Fast & Easy Fake-TV Light module built for under $5; with enhanced features. With the use of this device you can go for holidays or on vacation leaving your home with a lived in appearance and thus an added layer of security. “I’m up and I am a night owl … or perhaps asleep on the coach in front of the TV, ready to be awakened.”

Fake TV Security Light

My project was inspired by this Fake-TV project. I decided for my project to simplify the hardware involved, minimize assembly and make the software more sophisticated.

This instructable is the results.

First I found a pre-built inexpensive module containing all the NeoPixels I desired. The original project hand wired up four. I choose a unit with seven LEDs. As I have a Large screen TV and thick drapes, I also increased, in the software, the maximum ‘On’ level driving the LEDs. If the unit is too bright to be effectively realistic in your use, you can lower the setting of ‘LED_BRIGHT’ and ‘LED_MIN’ in the software.

The unit is designed with a photocell so it only operates at night.

I made several Improvements of the simulation of a television’s light output during a typical TV show or movie. I put a fair amount of comments in the code explaining what was being done & why.

Step 1: Parts

The parts you’ll need are:

  1. Any Arduino MCU (I recommend: Nano 3.0) less than $3)
  2. NeoPixel WS2812 RGB LED Ring ($2) or string of say 4 to 10 LEDs
  3. a LDR Light-Dependent Resistor (Photoresistors)
  4. a 1000 ohm resistor.
  5. optionally some sort of container (e.g.)
  6. various equipment and tools (the usual stuff … PC, cables, wires, strippers …)

I have seen other project using NeoPixels in conjunction with capacitors. Presumably to eliminate erratic behavior. Erratic behavior on the part of the NeoPixels for the most part would be desirable in this application, so I have forgone the need for such capacitors.

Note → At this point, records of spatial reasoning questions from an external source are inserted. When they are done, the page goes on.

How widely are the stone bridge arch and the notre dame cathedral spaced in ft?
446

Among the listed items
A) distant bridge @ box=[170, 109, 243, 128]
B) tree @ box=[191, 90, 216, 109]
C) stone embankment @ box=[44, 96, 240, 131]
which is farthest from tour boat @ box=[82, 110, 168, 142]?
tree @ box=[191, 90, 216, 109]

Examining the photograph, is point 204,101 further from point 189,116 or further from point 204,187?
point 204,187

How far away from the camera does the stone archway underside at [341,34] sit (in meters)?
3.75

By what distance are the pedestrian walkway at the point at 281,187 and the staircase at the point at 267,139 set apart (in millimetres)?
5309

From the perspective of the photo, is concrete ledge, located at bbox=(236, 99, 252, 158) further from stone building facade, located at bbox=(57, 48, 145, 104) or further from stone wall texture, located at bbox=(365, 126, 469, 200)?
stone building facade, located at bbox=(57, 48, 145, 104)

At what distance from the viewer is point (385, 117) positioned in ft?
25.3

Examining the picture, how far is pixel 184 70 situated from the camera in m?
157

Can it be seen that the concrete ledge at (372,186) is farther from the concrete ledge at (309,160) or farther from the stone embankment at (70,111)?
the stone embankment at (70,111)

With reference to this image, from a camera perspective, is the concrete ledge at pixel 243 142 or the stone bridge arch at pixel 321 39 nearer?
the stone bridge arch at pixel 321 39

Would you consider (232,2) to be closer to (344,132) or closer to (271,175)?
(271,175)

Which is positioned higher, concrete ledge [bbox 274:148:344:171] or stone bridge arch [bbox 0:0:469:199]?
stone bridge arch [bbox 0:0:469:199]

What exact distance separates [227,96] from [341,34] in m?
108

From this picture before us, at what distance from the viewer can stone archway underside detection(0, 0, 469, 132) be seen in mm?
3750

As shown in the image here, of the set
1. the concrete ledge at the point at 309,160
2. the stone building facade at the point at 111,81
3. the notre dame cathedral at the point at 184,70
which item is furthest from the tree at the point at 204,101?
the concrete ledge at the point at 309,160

As I see it additional variable resisters and switches can only provide marginal value to this device, while complicating fabrication and software implementation. So they are not used. On the other hand, you may need to change the software settings controlling the detection of night time, which activates the device. But this should be a one time adjustment. If desired the 1K could be replace with perhaps a 10K variable resisters.

Here is a simplistic diagram of how these parts interconnect for this project.

Nano MCU pin

D12 ———- ‘IN’ on the NeoPixel module

V5 ———- VCC “

GND ——— GND “


V5 —- Photoresistor —- A1 —- 1K resistor —- GND

I use what ever USB AC adapter is handy to power my unit.

If, in your ‘I made it’ project you use more LEDs be sure your power supply can handle it. Each of the 3 LED segments in a NeoPixel can use up to 20ma. So that 60ma per NeoPixel. I then need 7 times that to power my light output (i.e. 420ma). A 1A USB AC adapter will handle that easily. That current will only go through a large diode on the Nano board and out the V5 pin. This too will be fine.